SOURCE DATA start

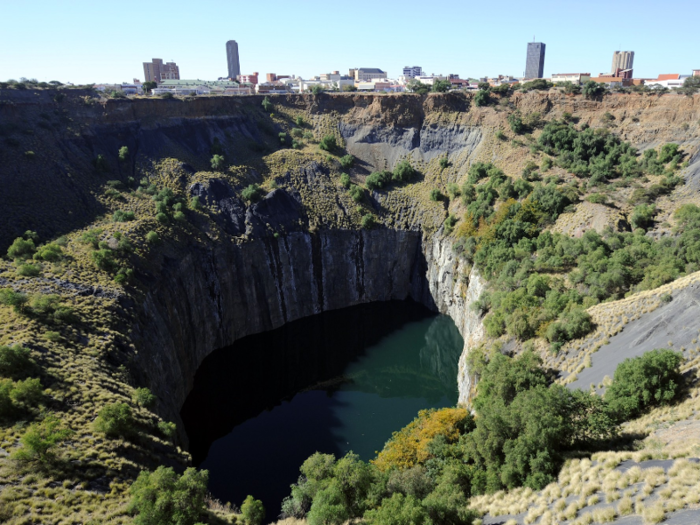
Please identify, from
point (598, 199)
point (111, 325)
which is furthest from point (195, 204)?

SOURCE DATA end
SOURCE DATA start

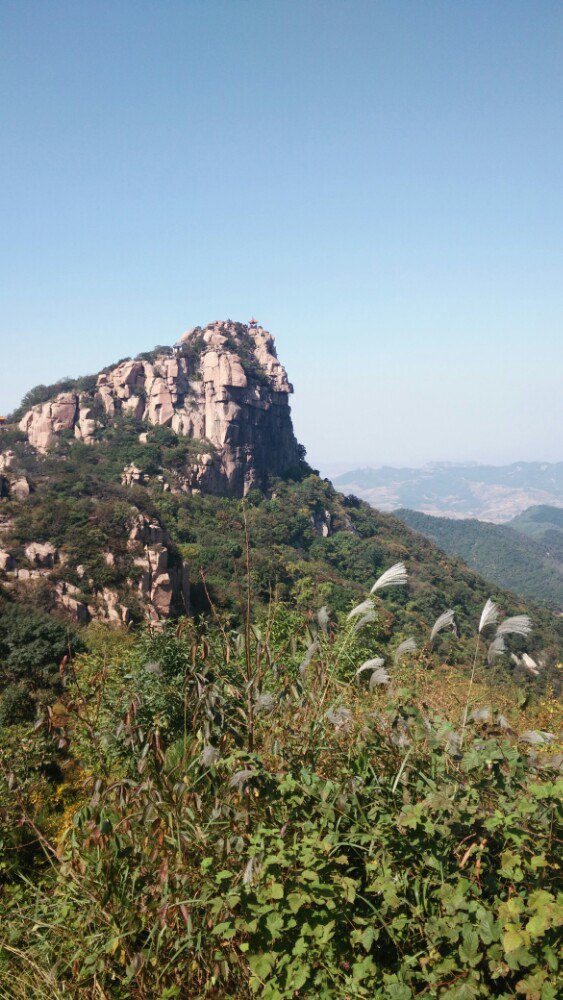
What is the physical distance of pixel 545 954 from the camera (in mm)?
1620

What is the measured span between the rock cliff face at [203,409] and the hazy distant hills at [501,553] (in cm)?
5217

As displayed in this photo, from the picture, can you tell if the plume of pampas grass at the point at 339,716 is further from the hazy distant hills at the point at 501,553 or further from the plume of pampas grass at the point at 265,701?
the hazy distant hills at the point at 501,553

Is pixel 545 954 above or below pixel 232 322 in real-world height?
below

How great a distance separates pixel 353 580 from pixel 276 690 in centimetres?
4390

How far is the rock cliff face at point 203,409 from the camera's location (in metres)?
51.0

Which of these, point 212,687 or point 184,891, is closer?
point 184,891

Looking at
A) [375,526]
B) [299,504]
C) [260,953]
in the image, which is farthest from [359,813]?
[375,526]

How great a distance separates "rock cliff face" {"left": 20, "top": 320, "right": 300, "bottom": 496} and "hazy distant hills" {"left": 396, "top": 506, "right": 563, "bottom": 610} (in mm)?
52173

SOURCE DATA end
SOURCE DATA start

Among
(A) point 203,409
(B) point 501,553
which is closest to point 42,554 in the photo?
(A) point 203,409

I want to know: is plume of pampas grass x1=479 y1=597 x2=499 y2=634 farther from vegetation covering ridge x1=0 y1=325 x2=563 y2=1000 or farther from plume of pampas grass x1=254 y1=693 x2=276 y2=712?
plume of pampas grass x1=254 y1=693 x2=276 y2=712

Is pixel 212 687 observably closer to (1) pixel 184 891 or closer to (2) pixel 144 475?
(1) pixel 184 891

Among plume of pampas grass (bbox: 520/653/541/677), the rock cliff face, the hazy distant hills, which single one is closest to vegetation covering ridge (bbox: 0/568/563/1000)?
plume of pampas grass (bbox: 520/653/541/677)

SOURCE DATA end

TASK OBJECTIVE -
How many lines in the entries contain the word "plume"? Reply with the number alone.

ANSWER TO THIS PROBLEM -
5